ウチの母ちゃん(妻・とみ子さん)が4年前に亡くなったんですけど、ずっと言われてました。

「お父さん、弟子と思って取っちゃダメよ。本当の息子だと思って育てなさい。大事なお子さんを預かるわけなんだから、それくらい思わないとダメですよ」って。

今ね、弟子が10人。孫弟子なんかも含めると18人の大所帯になってるんですけど、みんな家族です。本当に家族なんです。結婚したら、奥さんも家族。それはみんなに同じように言っています。

今度、弟子の三遊亭ぽん太が『新婚さんいらっしゃい!』(9月8日放送、ABCテレビ)に夫婦で出してもらうことになったんです。私もいつも見ている番組だし、いい話じゃないかと喜んでいたら、いつの間にか、私も付き添いじゃないけど出ることになっていて。(笑)

息子のことですから、それで役に立つなら何でもするよということなんですけど、そういう話を弟子がもらうこと自体、本当にうれしい話ですからね。

…なんてエラそうな話をしてますけど、私自身がもうメチャメチャな弟子だったんでね。(笑)

自分がやらないわけにはいかない

19歳で林家正蔵に入門した時、師匠は69歳でした。孫に近い年齢でしたからね。とんだ若造ですよ。そして、自慢じゃないですけど「破門だ!」って言われたのが23回。それでも、辞めさせないでいてくれた師匠の大きさで、今があるんです。

自分がそうしてもらったんだから、私も弟子を簡単に辞めさせたりはしない。自分も大事にしてもらったんだから、自分がやらないわけにはいかない。それも思っています。

23回の失敗、私はね、全部お酒です。飲んでのことです。そんな中で兄弟子が師匠との間をとりなしてくれて、謝ってもくれました。そこで兄弟子から言われたことが本当に大きかったんですよね。

「酒を飲むなとは言わない。飲んでもいいけどな、気を遣え」。これはね、目が覚めました。

酒をやめなくてもいいうれしさもありましたけど(笑)、あ、そうかと。酔っぱらってギャーギャー騒いだらいいというものではない。周りの人に気遣いをする。そういう場なんだ。自分が楽しむというよりも、人に楽しんでもらう。そういう風に頭を切り替えて、いろいろと変わっていった気がします。

「後の喧嘩は先にしろ」

主役は自分じゃなくて、人様なんだと。そう思うようになったのが噺家になって3年ほど経った22歳の頃でした。今から考えたら当たり前のことなんですけど、そんなことにも気づいてなかったんですね。

ただ、そう頭を切り替えたのが良かったのか、当時の名人上手、売れっ子に可愛がられました。それこそ、当時は(桂)文楽、(古今亭)志ん生がいらっしゃって、落語の本当にいい時代でした。私自身(三遊亭)圓生、(林家)正蔵、(柳家)小さん、(林家)三平、(三遊亭)圓歌、(古今亭)志ん朝、(立川)談志、(月の家)圓鏡、(三遊亭)圓楽、みなさんにかわいがってもらいました。本当に、ありがたいことです。
──────
* _設問と課題_
(a) 師弟関係をめぐる文章の内容に照らして、次の(i)〜(iii)がそれぞれ合っているかを「はい」か「いいえ」で判定し、根拠となる箇所を文章からそのまま引用してください。
(i) 語り手は19歳で林家正蔵に入門した。
(ii) 「破門だ!」と言われた原因は、すべて酒だった。
(iii) 兄弟子は語り手に、酒をやめるよう命じた。
(b) 師弟関係をめぐる文章によれば、孫弟子まで含めると一門は何人になっていますか。
(c) 師弟関係をめぐる文章を、最後の文の続きから書き進めてください。
行は、この作業にはいっさい関わりません。
──────
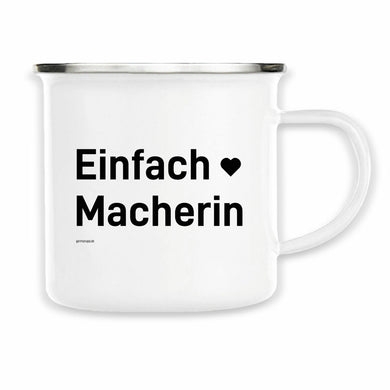 Emaille-Tasse - Einfachmacherin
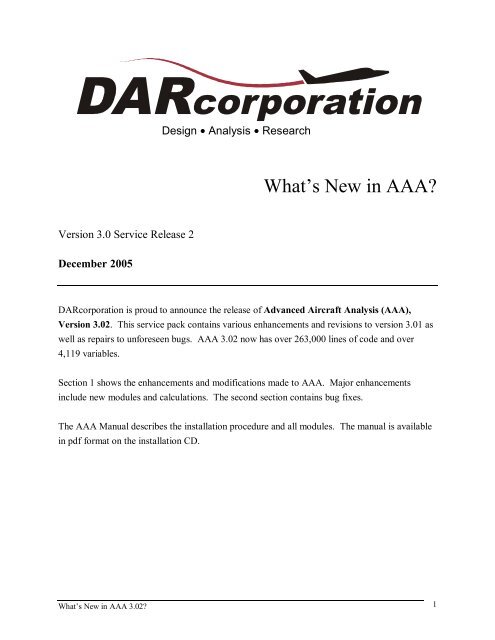 AAA Version 3.02 - DARcorporation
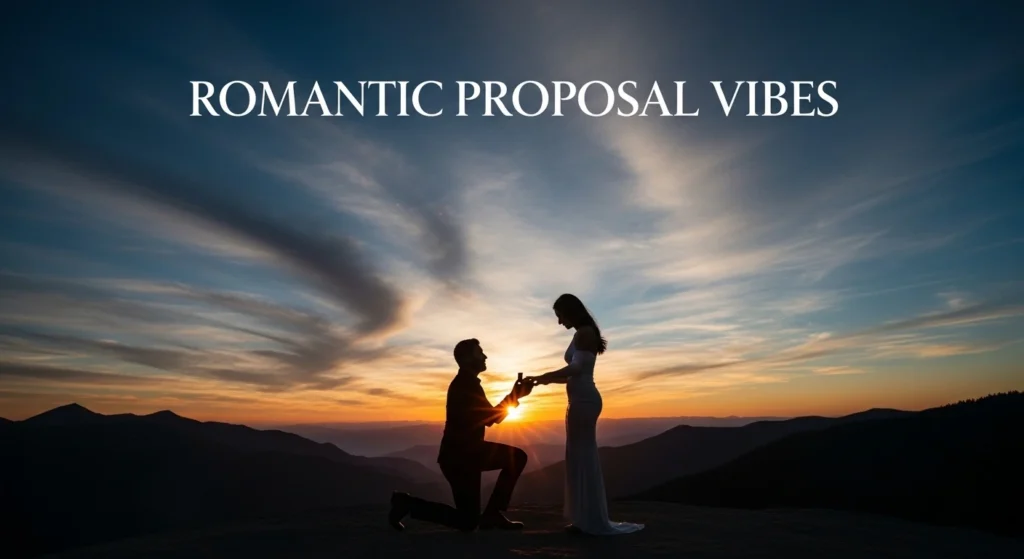 Romantic proposal vibes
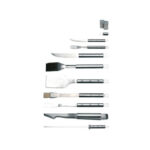 Cubo 9 piece barbecue set in apron - сет за скара - Image 2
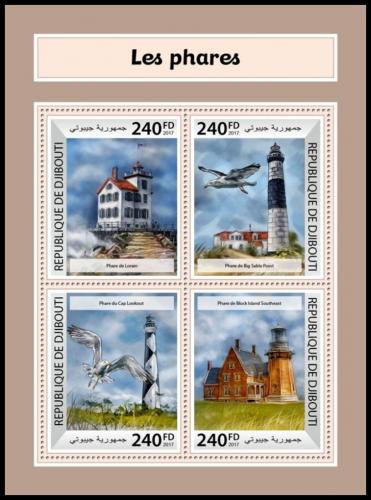 Poštové známky Džibutsko 2017 Majáky Mi# 1916-19 Kat 10€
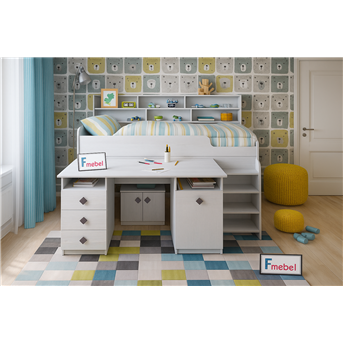 Кровать-чердак Атланта Fmebel 80х190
──────
* _各設問の解答_
(a)
(i) はい。「19歳で林家正蔵に入門した時、師匠は69歳でした。」
(ii) はい。「23回の失敗、私はね、全部お酒です。」
(iii) いいえ。「酒を飲むなとは言わない。飲んでもいいけどな、気を遣え」

(b) 18人です。

(c)
師匠の正蔵の言葉で「後の喧嘩は先にしろ」ということを若い頃に聞いて、今も本当にそうだなと噛みしめています。

何かあった時に「またいつか良いタイミングで」なんて先送りにすると、どちらにとっても良くない。その間ずっと気が重いし、関係も悪くなる。何かあったら、そこで謝るなり、しっかり話をするなりしないと誰も得をしない。

『笑点』で五代目圓楽が司会をやっていた時、ダメ出しというか、番組の後に私を叱ってくれるんです。そうなると、その後の師匠の仕事を聞いて、そこについて行くんです。お供をさせてもらって、しっかり謝って、その日をしっかりと終わらせる。そうすると、翌日、師匠の顔がスッキリしてるんです。

こっちは怒ってもらってありがたいことでもあるんですけど、師匠だって怒りたくて怒っているんじゃないところも多々ある。そして、怒ると「あれで良かったのかな」とかいろいろ考えもするわけです。それを引きずると、師匠につらい思いをさせてしまう。だったら、すぐに謝って、行動で示して、流れにケリをつける。これは、ずっと実践してきました。

弟子、孫弟子、全員に売れてもらいたい

逆に、私が弟子に言う言葉。そうですね、あんまりアレコレは言いませんけど、私たちが普段出してもらう寄席は、お客さまも我々も同じトイレを使う形になっているんです。そこが汚れていたら、自分たちの恥。なので、誰もいない時にきれいにしておきなさいとは言っています。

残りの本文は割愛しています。